Der Ortsteil Wüstenfelden ist in das Interesse von Investoren gerückt, die dort Anlagen für Fotovoltaik auf Ackerland stellen möchten. Bürgermeister Christian Hähnlein hatte betont, dass die Investoren die Möglichkeit bekommen sollen, sich vorzustellen. In der Sitzung des Casteller Gemeinderates präsentierten zwei Firmen ihre Projekte. Beide umfassen insgesamt rund 20 Hektar Fläche.

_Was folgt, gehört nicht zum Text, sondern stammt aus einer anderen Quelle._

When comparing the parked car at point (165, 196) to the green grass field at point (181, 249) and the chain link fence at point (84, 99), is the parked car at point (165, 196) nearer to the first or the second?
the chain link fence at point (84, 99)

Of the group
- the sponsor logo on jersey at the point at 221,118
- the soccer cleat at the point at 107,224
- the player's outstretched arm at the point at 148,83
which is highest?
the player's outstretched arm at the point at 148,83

Zunächst war das größere Vorhaben an der Reihe, das Unternehmer Friedrich Brehm aus Dietersdorf bei Vestenbergsgreuth errichten möchte. Östlich des 100-Einwohner-Dorfes, in der Flurlage Kreuzgrund, möchte er auf einer Fläche von 16,5 Hektar Strom erzeugen und Fotovoltaik installieren.

Bürgeranlage bauen

Der Landwirt ist seit rund zehn Jahren in dem Bereich tätig und besitzt bereits mehrere Anlagen. Rund 72 Megawatt betrage laut seiner Aussage das Gesamtvolumen, er arbeite mit den Mannheimer Stadtwerken zusammen. In Wüstenfelden will Friedrich Brehm eine Bürgeranlage bauen, eine Genossenschaft soll entstehen, auch Bürger aus der Umgebung können und sollen in diese investieren. Brehm setzt auf dieses Modell, „wir wollen Wertschätzung vor Ort haben, dass möglichst viele Bürger dort investieren“, sagte er.

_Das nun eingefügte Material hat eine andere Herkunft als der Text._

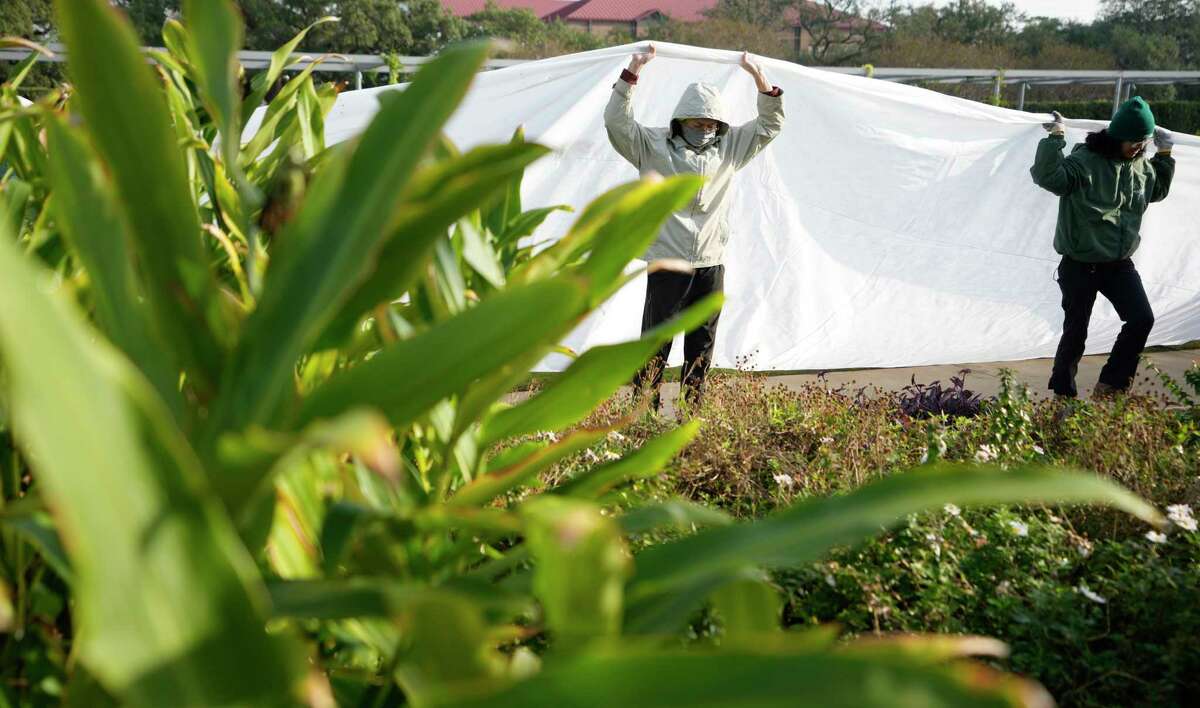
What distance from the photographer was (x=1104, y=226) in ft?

Die von ihm ins Visier genommene Fläche im Kreuzgrund stellte Planer Gerard Horak näher vor. Sie liegt zum Teil im Umgriff des Landschaftsschutzgebietes, eine Stromleitung durchquert das Stück. Die Bodenzahl von 30 zeige, dass es sich dort um nicht zu wertvolles Ackerland handle, so Brehm. Die gesamte Anlage wäre von Wüstenfelden aus nicht einsehbar.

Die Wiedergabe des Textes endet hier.